> [Study questions]:
1 – In the Teacher of the Year article, which organization announced Jahana Hayes as the 2016 National Teacher of the Year?
2 – Transcribe the Teacher of the Year article word for word, starting at "Like many teachers, Jahana" and ending at "for Humanity families.".

> [Extract]:
Jahana Hayes teaches a student.

Teacher of the Year inspires through community service

Like many teachers, Jahana Hayes encourages her students to do community service. It can look a little different at her high school, though. Students without enough to eat, for example, collect groceries for the local food bank. Those who live in rundown apartments or in shelters build new homes with Habitat for Humanity families.

“I know how desperate the need can be, but I also know from my own life how good it feels to help someone else,” says Hayes, who teaches history at John F. Kennedy High School in Waterbury, Connecticut. Noting her emphasis on community service and her work developing a service-learning curriculum, the Council of Chief State School Officers announced Hayes as the 2016 National Teacher of the Year.

“I tell my students, ‘No matter how bad your situation is, there is still room to give,” Hayes says. “And where you are right now is not where you have to end up. It is just a stop in your journey.”

And they believe her, too, because of her own journey. Hayes grew up in a housing project, surrounded by drugs and violence, in the neighborhood where she now teaches. After becoming a teenage mom in high school, she put college on hold, almost for good. “I always had a grit about me, and I always worked hard,” she says. “But there was a point where I thought college wasn’t going to happen for me. I thought, ‘I have messed this up too bad.’”

> [Data excerpts]:
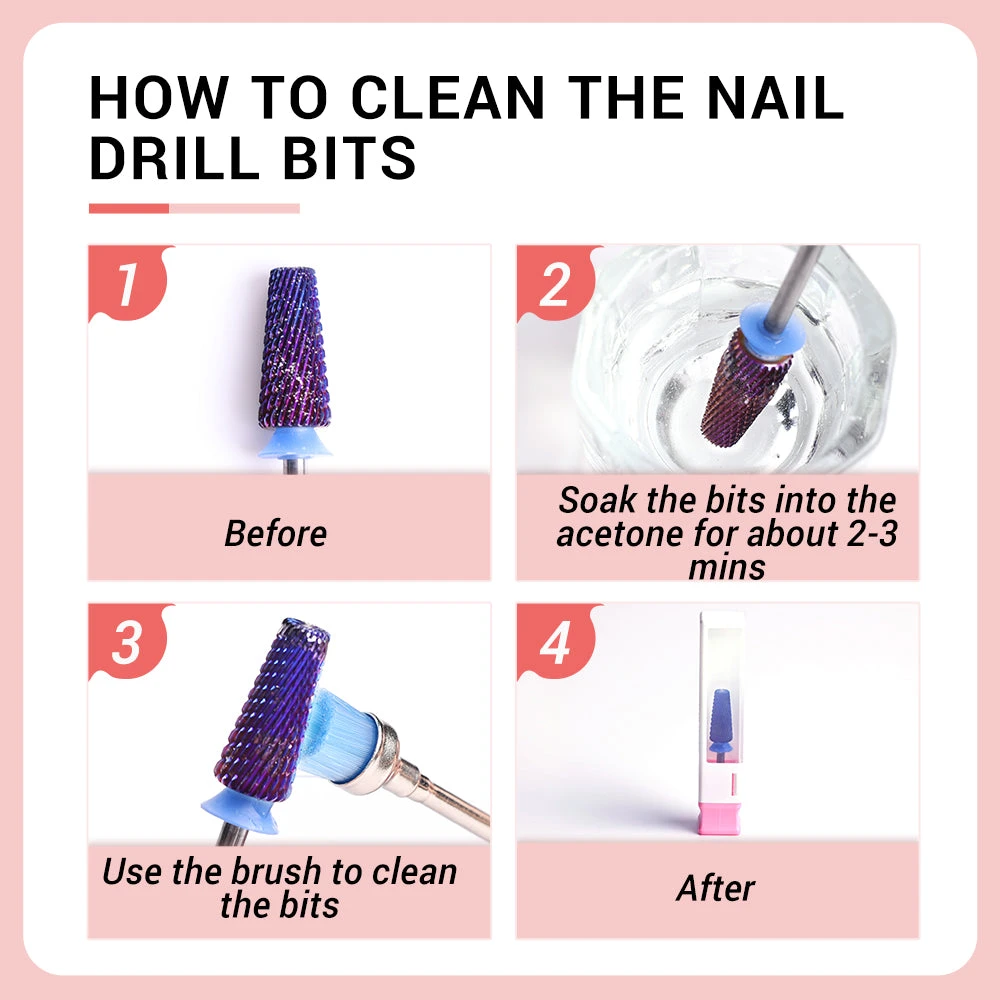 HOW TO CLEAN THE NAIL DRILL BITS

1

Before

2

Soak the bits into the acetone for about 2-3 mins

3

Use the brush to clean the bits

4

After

...

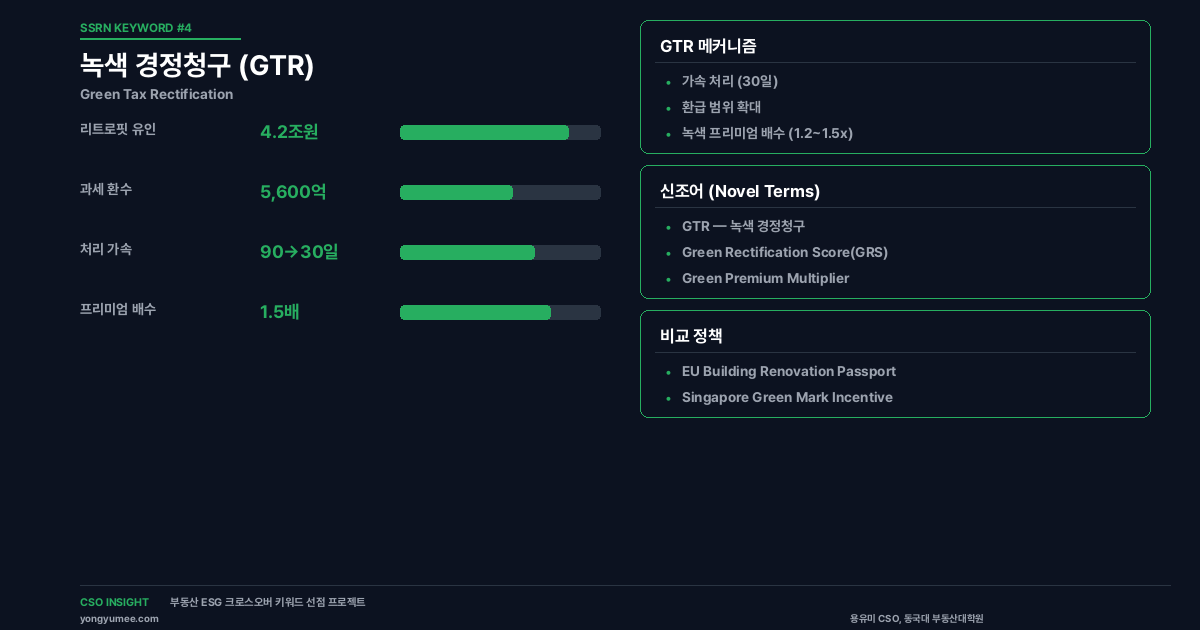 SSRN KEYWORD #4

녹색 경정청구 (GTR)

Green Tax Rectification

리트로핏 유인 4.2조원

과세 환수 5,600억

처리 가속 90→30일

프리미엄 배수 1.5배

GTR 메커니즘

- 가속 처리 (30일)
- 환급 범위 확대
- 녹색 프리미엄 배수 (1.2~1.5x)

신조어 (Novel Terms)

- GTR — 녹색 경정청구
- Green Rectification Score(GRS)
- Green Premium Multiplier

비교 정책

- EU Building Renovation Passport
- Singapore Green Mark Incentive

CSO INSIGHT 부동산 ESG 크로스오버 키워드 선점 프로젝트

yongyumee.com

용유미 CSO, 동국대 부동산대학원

---

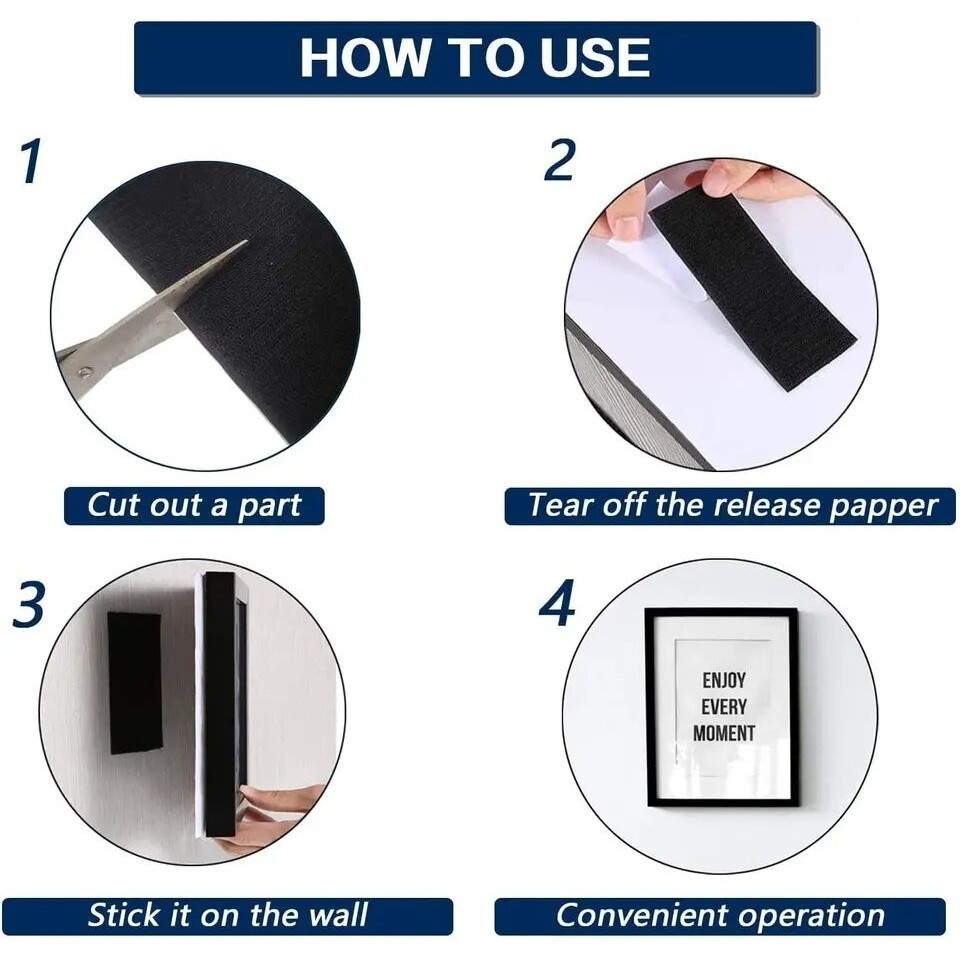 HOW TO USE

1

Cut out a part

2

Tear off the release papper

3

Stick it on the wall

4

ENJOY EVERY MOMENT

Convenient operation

> [Expected responses]:
1 – The Council of Chief State School Officers.

2 –
Like many teachers, Jahana Hayes encourages her students to do community service. It can look a little different at her high school, though. Students without enough to eat, for example, collect groceries for the local food bank. Those who live in rundown apartments or in shelters build new homes with Habitat for Humanity families.